**EXERCISE BRIEF**
Rewrite the part of the listing that opens with the line containing "How distant is" and closes with the line containing "1.66 metres", replacing "winter jacket" with "puffer coat" throughout and leaving everything else unchanged.

--- Start of STORED DATA ---

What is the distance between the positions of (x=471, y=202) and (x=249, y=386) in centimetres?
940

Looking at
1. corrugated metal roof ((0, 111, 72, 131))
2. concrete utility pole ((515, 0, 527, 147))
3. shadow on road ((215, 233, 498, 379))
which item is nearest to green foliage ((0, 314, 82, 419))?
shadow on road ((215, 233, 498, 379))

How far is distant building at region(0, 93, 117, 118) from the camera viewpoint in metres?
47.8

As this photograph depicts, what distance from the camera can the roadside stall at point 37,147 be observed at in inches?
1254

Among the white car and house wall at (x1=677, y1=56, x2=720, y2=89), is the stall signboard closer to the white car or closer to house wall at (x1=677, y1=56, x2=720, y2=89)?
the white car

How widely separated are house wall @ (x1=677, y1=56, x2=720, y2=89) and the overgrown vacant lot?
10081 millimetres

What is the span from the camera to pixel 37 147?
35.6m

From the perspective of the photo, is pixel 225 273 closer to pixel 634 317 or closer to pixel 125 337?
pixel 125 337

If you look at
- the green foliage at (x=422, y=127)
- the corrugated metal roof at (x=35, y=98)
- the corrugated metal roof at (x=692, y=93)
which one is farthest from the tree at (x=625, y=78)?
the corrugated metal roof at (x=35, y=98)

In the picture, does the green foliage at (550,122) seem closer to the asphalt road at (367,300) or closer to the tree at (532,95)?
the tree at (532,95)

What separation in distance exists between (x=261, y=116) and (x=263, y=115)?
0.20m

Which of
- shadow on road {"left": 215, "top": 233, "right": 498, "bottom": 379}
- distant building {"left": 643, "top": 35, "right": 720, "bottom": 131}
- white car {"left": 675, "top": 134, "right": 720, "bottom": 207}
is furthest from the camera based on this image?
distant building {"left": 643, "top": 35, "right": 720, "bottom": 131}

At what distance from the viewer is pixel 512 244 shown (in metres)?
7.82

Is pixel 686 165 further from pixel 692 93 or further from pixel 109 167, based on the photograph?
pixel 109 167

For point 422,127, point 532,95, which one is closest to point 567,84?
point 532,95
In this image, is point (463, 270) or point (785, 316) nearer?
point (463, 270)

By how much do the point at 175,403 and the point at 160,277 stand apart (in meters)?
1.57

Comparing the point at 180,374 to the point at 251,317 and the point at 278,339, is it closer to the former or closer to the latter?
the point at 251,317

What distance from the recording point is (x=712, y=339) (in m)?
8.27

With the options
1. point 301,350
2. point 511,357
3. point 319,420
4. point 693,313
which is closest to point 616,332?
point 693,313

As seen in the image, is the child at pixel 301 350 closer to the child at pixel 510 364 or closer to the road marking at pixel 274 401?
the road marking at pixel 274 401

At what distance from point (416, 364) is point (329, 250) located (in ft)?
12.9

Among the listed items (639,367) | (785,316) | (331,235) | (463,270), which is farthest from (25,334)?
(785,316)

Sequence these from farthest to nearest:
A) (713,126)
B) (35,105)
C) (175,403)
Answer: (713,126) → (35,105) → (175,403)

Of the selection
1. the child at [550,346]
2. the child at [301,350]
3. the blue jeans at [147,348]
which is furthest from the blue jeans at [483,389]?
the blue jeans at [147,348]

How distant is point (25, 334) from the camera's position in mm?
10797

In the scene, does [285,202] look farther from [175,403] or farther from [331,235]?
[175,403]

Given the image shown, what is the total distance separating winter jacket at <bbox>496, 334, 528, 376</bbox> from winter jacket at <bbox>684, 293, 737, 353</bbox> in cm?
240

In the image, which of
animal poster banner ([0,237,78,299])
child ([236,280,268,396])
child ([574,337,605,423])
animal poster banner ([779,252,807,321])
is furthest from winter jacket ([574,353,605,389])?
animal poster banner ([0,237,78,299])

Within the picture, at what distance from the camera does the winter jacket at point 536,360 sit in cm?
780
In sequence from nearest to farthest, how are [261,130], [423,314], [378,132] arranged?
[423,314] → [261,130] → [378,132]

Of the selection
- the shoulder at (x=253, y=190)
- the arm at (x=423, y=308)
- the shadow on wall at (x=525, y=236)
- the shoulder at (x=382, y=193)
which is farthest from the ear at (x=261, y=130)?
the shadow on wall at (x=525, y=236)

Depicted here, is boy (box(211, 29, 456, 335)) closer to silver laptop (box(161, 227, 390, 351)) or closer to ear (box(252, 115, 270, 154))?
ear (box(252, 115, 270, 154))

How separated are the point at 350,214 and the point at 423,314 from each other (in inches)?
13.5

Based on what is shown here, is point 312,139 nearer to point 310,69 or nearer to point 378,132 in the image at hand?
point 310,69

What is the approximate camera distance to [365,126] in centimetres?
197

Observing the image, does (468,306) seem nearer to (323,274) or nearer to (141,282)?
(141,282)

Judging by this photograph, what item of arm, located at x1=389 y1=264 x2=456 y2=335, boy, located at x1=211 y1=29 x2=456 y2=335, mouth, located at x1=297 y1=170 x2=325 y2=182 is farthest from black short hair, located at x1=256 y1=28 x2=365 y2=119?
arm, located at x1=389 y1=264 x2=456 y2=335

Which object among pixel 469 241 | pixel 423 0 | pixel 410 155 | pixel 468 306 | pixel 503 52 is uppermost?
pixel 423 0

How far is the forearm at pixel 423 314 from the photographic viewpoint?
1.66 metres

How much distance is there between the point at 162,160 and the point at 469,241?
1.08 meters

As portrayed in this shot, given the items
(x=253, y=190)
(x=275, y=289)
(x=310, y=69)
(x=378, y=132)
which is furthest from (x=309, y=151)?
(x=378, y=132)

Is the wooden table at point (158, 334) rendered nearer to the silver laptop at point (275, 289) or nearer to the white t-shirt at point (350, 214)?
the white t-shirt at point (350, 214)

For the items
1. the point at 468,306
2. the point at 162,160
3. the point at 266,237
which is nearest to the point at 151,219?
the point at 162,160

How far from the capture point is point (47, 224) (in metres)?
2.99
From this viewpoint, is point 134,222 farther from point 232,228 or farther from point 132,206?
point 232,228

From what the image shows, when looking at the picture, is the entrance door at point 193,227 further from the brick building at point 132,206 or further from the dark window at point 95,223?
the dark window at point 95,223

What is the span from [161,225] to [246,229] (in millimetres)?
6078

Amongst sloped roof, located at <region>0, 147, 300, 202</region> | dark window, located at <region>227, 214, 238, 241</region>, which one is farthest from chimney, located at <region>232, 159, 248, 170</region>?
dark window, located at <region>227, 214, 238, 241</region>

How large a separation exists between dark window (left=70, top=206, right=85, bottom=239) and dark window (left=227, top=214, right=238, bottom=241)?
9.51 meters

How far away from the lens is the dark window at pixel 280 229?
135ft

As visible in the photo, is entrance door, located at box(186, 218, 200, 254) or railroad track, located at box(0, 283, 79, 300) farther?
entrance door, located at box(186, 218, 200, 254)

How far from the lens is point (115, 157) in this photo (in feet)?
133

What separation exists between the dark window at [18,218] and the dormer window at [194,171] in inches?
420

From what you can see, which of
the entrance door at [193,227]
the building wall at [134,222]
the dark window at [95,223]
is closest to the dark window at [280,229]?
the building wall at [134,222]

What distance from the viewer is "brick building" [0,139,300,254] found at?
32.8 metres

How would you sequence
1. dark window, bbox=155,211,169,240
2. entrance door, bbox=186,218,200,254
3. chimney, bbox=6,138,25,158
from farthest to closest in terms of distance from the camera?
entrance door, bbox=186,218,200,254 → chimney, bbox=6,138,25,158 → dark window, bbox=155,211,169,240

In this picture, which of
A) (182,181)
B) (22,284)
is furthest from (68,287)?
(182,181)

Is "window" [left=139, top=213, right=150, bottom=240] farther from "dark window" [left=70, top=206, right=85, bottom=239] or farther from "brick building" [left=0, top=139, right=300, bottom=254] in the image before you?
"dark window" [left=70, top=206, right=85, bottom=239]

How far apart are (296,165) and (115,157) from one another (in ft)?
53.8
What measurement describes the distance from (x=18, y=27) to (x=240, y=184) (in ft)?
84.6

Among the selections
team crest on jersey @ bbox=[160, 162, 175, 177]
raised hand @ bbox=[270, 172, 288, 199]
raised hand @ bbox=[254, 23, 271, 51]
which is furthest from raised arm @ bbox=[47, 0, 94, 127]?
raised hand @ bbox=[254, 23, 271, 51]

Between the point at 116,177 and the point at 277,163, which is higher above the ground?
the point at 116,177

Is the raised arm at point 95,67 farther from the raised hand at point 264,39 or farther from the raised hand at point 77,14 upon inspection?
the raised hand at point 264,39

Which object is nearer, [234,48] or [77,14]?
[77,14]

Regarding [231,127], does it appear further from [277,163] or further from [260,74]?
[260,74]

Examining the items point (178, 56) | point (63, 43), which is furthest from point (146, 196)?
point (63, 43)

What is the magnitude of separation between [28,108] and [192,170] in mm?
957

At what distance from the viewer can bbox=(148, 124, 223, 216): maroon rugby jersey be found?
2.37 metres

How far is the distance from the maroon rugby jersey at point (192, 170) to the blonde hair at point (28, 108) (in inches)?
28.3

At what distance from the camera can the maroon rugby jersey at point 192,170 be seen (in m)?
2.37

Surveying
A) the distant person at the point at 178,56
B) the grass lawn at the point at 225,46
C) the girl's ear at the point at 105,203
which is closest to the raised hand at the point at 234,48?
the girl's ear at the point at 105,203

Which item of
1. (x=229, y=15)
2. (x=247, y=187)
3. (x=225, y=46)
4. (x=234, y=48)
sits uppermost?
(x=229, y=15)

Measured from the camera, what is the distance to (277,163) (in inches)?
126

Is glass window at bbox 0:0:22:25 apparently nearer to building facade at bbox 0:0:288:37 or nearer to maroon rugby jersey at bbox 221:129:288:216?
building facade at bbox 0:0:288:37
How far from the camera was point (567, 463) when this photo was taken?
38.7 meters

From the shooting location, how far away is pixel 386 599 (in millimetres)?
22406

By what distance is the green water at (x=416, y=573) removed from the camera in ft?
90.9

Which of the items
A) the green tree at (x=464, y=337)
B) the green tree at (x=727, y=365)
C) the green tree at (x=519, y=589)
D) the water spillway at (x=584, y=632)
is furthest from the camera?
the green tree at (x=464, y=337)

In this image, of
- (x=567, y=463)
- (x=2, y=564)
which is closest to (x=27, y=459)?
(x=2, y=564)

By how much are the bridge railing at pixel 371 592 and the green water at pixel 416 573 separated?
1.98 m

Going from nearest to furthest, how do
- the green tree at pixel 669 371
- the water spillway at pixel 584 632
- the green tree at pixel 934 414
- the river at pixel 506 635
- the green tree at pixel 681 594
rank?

--- End of STORED DATA ---

**COMPLETE ANSWER**
How distant is point (25, 334) from the camera's position in mm?
10797

In the scene, does [285,202] look farther from [175,403] or farther from [331,235]?
[175,403]

Given the image shown, what is the total distance separating puffer coat at <bbox>496, 334, 528, 376</bbox> from puffer coat at <bbox>684, 293, 737, 353</bbox> in cm?
240

In the image, which of
animal poster banner ([0,237,78,299])
child ([236,280,268,396])
child ([574,337,605,423])
animal poster banner ([779,252,807,321])
is furthest from puffer coat ([574,353,605,389])?
animal poster banner ([0,237,78,299])

Within the picture, at what distance from the camera does the puffer coat at point 536,360 sit in cm?
780
In sequence from nearest to farthest, how are [261,130], [423,314], [378,132] arranged?
[423,314] → [261,130] → [378,132]

Of the selection
- the shoulder at (x=253, y=190)
- the arm at (x=423, y=308)
- the shadow on wall at (x=525, y=236)
- the shoulder at (x=382, y=193)
which is farthest from the ear at (x=261, y=130)?
the shadow on wall at (x=525, y=236)

Depicted here, is boy (box(211, 29, 456, 335)) closer to silver laptop (box(161, 227, 390, 351)) or closer to ear (box(252, 115, 270, 154))?
ear (box(252, 115, 270, 154))

How separated are the point at 350,214 and the point at 423,314 from each other (in inches)?
13.5

Based on what is shown here, is point 312,139 nearer to point 310,69 or nearer to point 378,132 in the image at hand?
point 310,69

What is the approximate camera distance to [365,126] in centimetres?
197

Observing the image, does (468,306) seem nearer to (323,274) or nearer to (141,282)?
(141,282)

Judging by this photograph, what item of arm, located at x1=389 y1=264 x2=456 y2=335, boy, located at x1=211 y1=29 x2=456 y2=335, mouth, located at x1=297 y1=170 x2=325 y2=182 is farthest from black short hair, located at x1=256 y1=28 x2=365 y2=119?
arm, located at x1=389 y1=264 x2=456 y2=335

Which object among pixel 469 241 | pixel 423 0 | pixel 410 155 | pixel 468 306 | pixel 503 52 is uppermost?
pixel 423 0

How far is the forearm at pixel 423 314 from the photographic viewpoint?
1.66 metres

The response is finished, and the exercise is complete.